**Exercise objective:**
Omit every picture and write out the rest of the records exactly.

#####

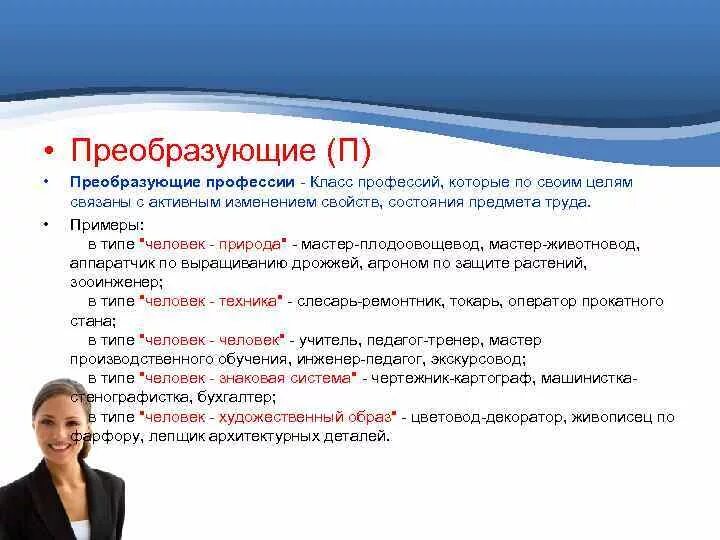 • Преобразующие (П)

• Преобразующие профессии - Класс профессий, которые по своим целям связаны с активным изменением свойств, состояния предмета труда.

• Примеры:
в типе "человек - природа" - мастер-плодоовощевод, мастер-животновод, аппаратчик по выращиванию дрожжей, агроном по защите растений, зооинженер;
в типе "человек - техника" - слесарь-ремонтник, токарь, оператор прокатного стана;
в типе "человек - человек" - учитель, педагог-тренер, мастер производственного обучения, инженер-педагог, экскурсовод;
в типе "человек - знаковая система" - чертежник-картограф, машинистка-стенографистка, бухгалтер;
в типе "человек - художественный образ" - цветовод-декоратор, живописец по фарфору, лепщик архитектурных деталей.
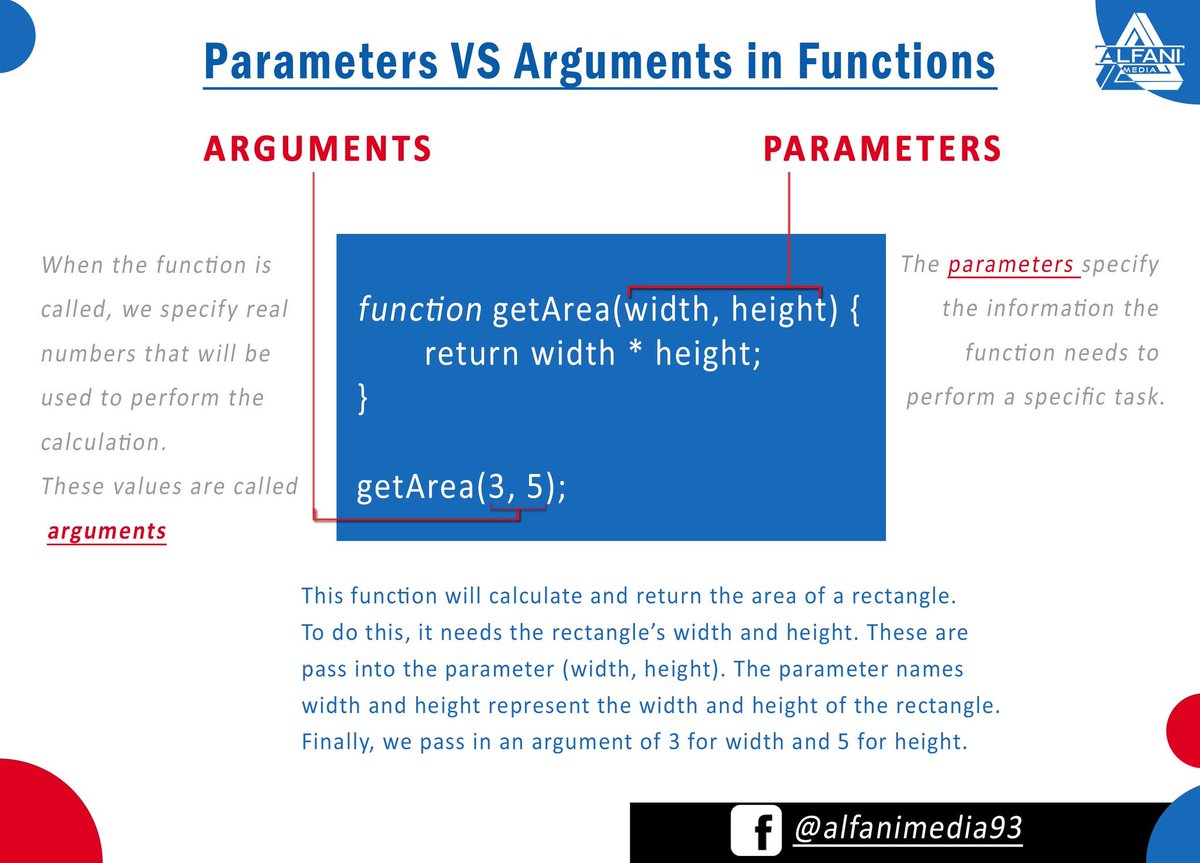 Parameters VS Arguments in Functions

ALFANI MEDIA

ARGUMENTS

PARAMETERS

When the function is called, we specify real numbers that will be used to perform the calculation.
These values are called arguments

function getArea(width, height) {
return width * height;
}

getArea(3, 5);

The parameters specify the information the function needs to perform a specific task.

This function will calculate and return the area of a rectangle.
To do this, it needs the rectangle's width and height. These are pass into the parameter (width, height). The parameter names width and height represent the width and height of the rectangle.
Finally, we pass in an argument of 3 for width and 5 for height.

f @alfanimedia93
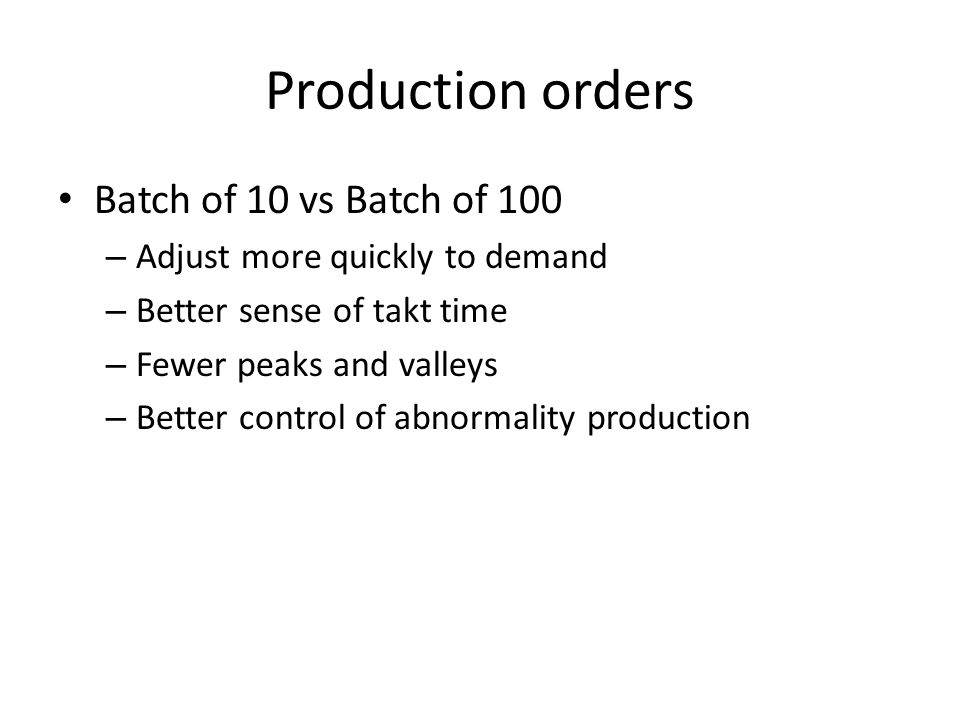 Production orders

• Batch of 10 vs Batch of 100
– Adjust more quickly to demand
– Better sense of takt time
– Fewer peaks and valleys
– Better control of abnormality production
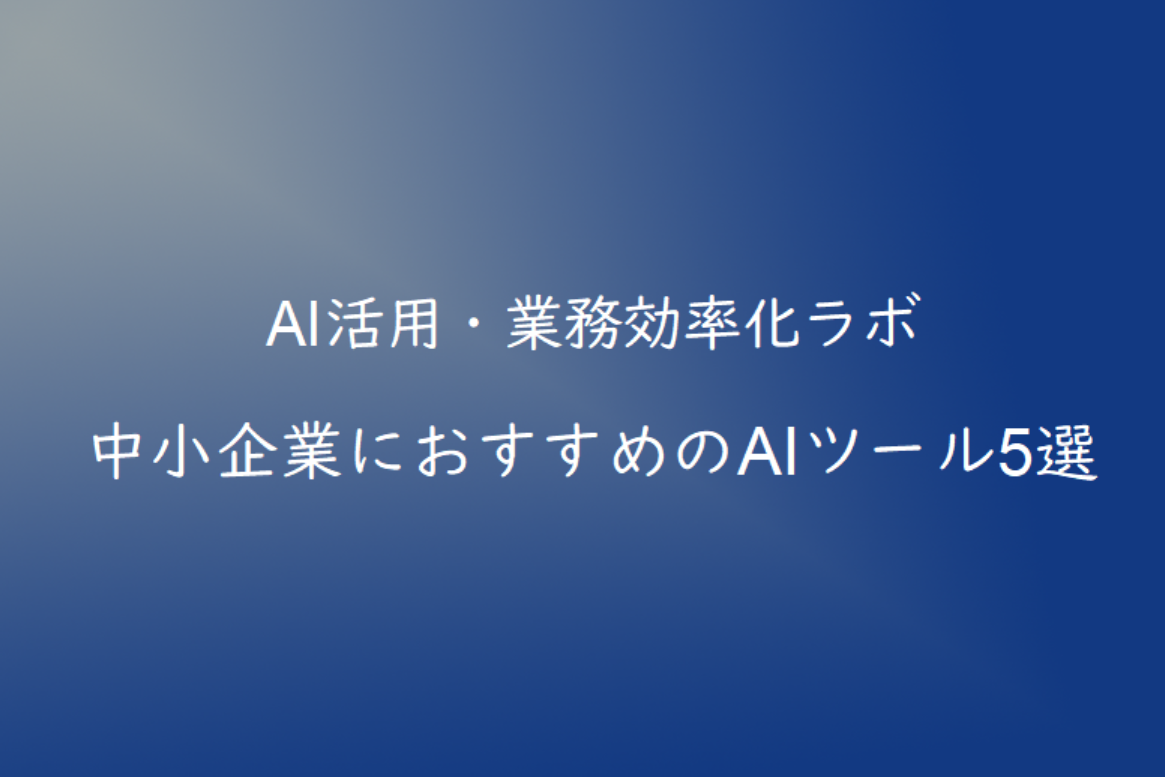 AI活用・業務効率化ラボ

中小企業におすすめのAIツール5選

#####

**Reply to the task:**
 • Преобразующие (П)

• Преобразующие профессии - Класс профессий, которые по своим целям связаны с активным изменением свойств, состояния предмета труда.

• Примеры:
в типе "человек - природа" - мастер-плодоовощевод, мастер-животновод, аппаратчик по выращиванию дрожжей, агроном по защите растений, зооинженер;
в типе "человек - техника" - слесарь-ремонтник, токарь, оператор прокатного стана;
в типе "человек - человек" - учитель, педагог-тренер, мастер производственного обучения, инженер-педагог, экскурсовод;
в типе "человек - знаковая система" - чертежник-картограф, машинистка-стенографистка, бухгалтер;
в типе "человек - художественный образ" - цветовод-декоратор, живописец по фарфору, лепщик архитектурных деталей.
 Parameters VS Arguments in Functions

ALFANI MEDIA

ARGUMENTS

PARAMETERS

When the function is called, we specify real numbers that will be used to perform the calculation.
These values are called arguments

function getArea(width, height) {
return width * height;
}

getArea(3, 5);

The parameters specify the information the function needs to perform a specific task.

This function will calculate and return the area of a rectangle.
To do this, it needs the rectangle's width and height. These are pass into the parameter (width, height). The parameter names width and height represent the width and height of the rectangle.
Finally, we pass in an argument of 3 for width and 5 for height.

f @alfanimedia93
 Production orders

• Batch of 10 vs Batch of 100
– Adjust more quickly to demand
– Better sense of takt time
– Fewer peaks and valleys
– Better control of abnormality production
 AI活用・業務効率化ラボ

中小企業におすすめのAIツール5選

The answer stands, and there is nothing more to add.